[Given records]

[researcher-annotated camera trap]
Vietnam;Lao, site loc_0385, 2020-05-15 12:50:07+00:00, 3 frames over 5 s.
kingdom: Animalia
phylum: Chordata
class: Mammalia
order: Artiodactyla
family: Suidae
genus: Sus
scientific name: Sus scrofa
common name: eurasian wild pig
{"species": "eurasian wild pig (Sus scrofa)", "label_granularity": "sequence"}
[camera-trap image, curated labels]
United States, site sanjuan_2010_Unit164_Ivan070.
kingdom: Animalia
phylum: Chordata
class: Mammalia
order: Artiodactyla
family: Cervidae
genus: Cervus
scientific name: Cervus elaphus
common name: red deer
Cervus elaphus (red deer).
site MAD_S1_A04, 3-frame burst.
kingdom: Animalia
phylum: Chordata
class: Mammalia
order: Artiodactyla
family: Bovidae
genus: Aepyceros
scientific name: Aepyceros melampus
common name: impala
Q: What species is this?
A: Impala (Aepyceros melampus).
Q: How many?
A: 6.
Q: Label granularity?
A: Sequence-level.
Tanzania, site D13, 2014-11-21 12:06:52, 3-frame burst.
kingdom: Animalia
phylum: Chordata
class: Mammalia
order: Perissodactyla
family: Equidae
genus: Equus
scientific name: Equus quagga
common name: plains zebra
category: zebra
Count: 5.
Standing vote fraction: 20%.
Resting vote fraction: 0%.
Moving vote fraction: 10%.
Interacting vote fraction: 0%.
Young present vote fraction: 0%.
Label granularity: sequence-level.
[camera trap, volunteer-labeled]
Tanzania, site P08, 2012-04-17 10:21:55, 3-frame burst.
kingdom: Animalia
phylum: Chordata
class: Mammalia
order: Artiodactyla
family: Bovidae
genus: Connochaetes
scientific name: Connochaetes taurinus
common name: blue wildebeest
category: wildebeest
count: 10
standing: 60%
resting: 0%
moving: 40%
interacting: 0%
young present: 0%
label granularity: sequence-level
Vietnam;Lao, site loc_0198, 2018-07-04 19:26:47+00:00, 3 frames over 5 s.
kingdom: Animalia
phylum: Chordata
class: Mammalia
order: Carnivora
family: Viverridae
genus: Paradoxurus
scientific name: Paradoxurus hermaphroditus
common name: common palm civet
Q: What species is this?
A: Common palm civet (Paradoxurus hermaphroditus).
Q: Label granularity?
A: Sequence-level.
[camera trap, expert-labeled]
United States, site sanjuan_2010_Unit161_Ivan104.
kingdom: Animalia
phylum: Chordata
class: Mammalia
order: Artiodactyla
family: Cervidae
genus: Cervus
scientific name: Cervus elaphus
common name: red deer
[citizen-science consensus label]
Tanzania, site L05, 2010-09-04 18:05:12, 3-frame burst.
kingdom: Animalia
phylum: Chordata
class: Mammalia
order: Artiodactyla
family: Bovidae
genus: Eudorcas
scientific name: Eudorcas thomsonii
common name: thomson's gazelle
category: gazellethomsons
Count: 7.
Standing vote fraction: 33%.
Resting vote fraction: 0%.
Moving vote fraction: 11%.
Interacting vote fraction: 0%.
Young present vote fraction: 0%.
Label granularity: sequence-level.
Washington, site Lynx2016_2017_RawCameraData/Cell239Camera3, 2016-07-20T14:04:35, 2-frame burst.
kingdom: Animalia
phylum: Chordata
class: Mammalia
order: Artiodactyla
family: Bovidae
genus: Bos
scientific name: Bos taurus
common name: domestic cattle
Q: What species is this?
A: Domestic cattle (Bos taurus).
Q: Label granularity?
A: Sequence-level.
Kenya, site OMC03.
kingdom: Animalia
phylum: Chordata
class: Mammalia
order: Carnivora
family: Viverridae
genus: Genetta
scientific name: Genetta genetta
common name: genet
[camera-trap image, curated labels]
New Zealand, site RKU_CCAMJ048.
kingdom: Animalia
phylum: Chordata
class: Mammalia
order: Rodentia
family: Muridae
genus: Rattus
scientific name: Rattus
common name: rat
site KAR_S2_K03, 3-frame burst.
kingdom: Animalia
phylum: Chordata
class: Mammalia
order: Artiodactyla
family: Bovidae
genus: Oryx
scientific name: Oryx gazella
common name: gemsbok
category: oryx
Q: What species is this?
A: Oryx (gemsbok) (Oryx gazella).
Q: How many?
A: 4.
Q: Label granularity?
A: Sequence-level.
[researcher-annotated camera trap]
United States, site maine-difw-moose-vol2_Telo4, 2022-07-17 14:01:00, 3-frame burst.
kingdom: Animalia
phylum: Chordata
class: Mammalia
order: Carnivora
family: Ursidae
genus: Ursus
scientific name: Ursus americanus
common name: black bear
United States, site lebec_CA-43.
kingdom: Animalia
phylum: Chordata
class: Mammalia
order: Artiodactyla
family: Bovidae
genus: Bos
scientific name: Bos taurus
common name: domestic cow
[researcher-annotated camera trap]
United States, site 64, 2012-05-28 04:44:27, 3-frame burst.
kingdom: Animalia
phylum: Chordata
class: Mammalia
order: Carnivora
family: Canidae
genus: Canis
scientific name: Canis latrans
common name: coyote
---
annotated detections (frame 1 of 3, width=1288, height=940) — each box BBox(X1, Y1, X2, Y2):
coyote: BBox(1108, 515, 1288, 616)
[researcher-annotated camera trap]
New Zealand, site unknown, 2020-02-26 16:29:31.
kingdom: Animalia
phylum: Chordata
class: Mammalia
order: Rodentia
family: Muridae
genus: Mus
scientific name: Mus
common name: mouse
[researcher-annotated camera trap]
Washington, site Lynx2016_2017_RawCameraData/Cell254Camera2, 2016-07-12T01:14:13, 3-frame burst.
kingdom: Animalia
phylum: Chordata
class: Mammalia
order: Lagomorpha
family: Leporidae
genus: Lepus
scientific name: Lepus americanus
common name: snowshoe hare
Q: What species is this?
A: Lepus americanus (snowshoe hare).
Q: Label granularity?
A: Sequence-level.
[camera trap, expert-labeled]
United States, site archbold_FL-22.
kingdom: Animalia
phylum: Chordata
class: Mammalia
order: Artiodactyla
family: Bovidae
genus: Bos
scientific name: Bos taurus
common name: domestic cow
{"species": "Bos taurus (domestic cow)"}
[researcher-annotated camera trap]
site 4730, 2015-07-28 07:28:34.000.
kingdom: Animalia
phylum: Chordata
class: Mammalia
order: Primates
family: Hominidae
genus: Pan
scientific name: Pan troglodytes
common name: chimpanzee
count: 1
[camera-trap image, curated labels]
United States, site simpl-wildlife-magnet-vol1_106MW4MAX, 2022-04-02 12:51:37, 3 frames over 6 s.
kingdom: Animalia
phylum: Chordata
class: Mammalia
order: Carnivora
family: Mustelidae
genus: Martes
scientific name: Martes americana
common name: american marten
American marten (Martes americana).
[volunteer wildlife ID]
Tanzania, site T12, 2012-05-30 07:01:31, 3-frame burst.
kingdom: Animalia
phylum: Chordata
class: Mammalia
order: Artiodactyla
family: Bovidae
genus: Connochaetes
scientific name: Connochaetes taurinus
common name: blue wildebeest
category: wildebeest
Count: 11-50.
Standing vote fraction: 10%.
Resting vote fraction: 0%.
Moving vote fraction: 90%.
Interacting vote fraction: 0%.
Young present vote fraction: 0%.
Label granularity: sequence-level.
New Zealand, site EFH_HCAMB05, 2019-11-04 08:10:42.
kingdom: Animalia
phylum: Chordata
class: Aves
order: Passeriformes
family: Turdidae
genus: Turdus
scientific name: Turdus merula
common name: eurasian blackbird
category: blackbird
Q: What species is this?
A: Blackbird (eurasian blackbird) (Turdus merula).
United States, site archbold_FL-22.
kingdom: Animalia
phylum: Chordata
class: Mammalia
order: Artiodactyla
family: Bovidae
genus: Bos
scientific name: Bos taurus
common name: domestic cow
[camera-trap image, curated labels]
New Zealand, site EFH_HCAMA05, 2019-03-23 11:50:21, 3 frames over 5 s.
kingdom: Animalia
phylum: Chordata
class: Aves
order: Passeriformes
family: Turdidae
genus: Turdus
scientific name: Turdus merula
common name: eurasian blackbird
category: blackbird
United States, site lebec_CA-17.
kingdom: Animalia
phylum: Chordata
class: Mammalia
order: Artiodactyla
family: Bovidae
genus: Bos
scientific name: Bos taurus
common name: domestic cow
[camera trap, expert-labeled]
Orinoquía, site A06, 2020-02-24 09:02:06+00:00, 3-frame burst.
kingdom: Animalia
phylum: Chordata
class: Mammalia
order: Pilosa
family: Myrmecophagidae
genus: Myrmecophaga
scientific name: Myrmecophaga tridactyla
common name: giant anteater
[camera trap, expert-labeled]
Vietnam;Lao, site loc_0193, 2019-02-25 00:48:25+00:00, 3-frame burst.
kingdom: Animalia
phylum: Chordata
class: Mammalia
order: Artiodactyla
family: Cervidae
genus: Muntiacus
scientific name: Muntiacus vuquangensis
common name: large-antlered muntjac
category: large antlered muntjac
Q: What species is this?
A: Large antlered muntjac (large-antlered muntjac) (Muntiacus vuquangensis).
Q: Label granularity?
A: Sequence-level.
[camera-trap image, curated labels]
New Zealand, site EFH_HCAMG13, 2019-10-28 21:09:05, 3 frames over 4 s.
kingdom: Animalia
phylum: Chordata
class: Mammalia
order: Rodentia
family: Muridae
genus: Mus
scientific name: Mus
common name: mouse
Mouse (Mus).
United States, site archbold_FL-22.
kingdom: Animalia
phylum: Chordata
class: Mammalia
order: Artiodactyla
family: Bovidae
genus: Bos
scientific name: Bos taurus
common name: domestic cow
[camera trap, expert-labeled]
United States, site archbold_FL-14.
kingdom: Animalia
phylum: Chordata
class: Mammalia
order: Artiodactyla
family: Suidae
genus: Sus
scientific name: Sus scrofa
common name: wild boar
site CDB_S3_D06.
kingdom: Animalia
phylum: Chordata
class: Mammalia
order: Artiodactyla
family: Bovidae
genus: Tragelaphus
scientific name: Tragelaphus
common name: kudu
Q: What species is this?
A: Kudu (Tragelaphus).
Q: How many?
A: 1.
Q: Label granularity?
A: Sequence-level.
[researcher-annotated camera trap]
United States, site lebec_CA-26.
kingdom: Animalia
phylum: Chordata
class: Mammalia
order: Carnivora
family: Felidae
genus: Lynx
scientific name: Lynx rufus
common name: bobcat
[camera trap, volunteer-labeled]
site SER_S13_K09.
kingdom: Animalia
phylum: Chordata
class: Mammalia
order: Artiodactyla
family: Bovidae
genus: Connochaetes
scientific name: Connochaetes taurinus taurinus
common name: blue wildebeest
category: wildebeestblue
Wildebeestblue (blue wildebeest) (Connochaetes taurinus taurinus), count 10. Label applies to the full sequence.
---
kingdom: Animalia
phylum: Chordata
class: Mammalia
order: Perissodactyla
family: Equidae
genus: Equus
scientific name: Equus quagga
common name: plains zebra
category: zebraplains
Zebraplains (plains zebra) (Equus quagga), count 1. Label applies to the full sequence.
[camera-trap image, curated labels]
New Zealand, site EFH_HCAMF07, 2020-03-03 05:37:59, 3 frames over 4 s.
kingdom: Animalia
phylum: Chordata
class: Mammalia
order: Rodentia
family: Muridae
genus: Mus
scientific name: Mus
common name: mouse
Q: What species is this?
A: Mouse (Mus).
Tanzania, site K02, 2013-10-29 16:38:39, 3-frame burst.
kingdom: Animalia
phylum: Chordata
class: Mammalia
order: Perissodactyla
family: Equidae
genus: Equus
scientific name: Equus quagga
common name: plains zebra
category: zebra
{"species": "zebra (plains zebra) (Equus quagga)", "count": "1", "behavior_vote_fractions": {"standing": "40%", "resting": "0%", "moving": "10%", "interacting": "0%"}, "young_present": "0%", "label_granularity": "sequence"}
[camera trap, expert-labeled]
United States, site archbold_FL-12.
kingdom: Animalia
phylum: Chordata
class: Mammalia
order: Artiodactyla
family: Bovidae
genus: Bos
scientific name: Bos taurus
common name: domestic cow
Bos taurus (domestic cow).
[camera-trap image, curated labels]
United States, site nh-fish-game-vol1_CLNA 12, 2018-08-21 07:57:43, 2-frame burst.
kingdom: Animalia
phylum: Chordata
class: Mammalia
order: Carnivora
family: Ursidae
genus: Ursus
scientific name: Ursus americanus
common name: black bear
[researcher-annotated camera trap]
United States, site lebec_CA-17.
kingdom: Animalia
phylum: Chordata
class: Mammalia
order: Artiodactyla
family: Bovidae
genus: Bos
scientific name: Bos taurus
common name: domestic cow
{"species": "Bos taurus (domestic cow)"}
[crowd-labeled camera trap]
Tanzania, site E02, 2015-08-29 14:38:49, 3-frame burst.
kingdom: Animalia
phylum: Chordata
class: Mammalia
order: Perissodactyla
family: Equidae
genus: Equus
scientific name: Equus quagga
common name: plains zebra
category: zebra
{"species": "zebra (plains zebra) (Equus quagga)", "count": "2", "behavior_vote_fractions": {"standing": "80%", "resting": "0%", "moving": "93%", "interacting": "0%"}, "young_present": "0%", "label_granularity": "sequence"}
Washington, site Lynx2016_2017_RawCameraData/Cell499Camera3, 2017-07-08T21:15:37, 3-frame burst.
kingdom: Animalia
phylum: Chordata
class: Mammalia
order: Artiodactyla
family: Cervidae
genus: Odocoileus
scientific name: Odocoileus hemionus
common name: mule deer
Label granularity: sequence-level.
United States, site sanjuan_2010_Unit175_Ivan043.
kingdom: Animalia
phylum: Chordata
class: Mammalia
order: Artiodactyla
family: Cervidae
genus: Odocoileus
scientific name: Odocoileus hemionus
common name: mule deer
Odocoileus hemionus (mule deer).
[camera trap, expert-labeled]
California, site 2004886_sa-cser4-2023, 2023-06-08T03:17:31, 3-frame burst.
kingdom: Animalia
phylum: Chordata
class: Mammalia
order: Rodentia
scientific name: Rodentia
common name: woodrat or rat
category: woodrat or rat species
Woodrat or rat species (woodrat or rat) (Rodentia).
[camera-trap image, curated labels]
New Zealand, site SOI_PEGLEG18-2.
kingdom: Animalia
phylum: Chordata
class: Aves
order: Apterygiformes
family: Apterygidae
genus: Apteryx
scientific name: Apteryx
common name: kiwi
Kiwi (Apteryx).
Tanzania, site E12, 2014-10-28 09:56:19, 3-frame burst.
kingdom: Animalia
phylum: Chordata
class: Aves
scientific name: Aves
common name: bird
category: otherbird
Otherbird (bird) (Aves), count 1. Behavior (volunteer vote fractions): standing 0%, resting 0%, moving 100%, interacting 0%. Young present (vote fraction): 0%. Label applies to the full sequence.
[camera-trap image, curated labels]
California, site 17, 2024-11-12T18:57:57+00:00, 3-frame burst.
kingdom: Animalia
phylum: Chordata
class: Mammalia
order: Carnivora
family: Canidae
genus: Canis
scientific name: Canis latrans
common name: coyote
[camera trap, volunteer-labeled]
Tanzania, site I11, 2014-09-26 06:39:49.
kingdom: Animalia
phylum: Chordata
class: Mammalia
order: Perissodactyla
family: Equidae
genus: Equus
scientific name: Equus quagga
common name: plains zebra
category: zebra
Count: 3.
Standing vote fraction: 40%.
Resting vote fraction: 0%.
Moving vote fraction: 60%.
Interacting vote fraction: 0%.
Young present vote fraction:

[Exercise] Wherever the word "California" turns up in the material, copy the whole line.

[Task response]
California, site 2004886_sa-cser4-2023, 2023-06-08T03:17:31, 3-frame burst.
California, site 17, 2024-11-12T18:57:57+00:00, 3-frame burst.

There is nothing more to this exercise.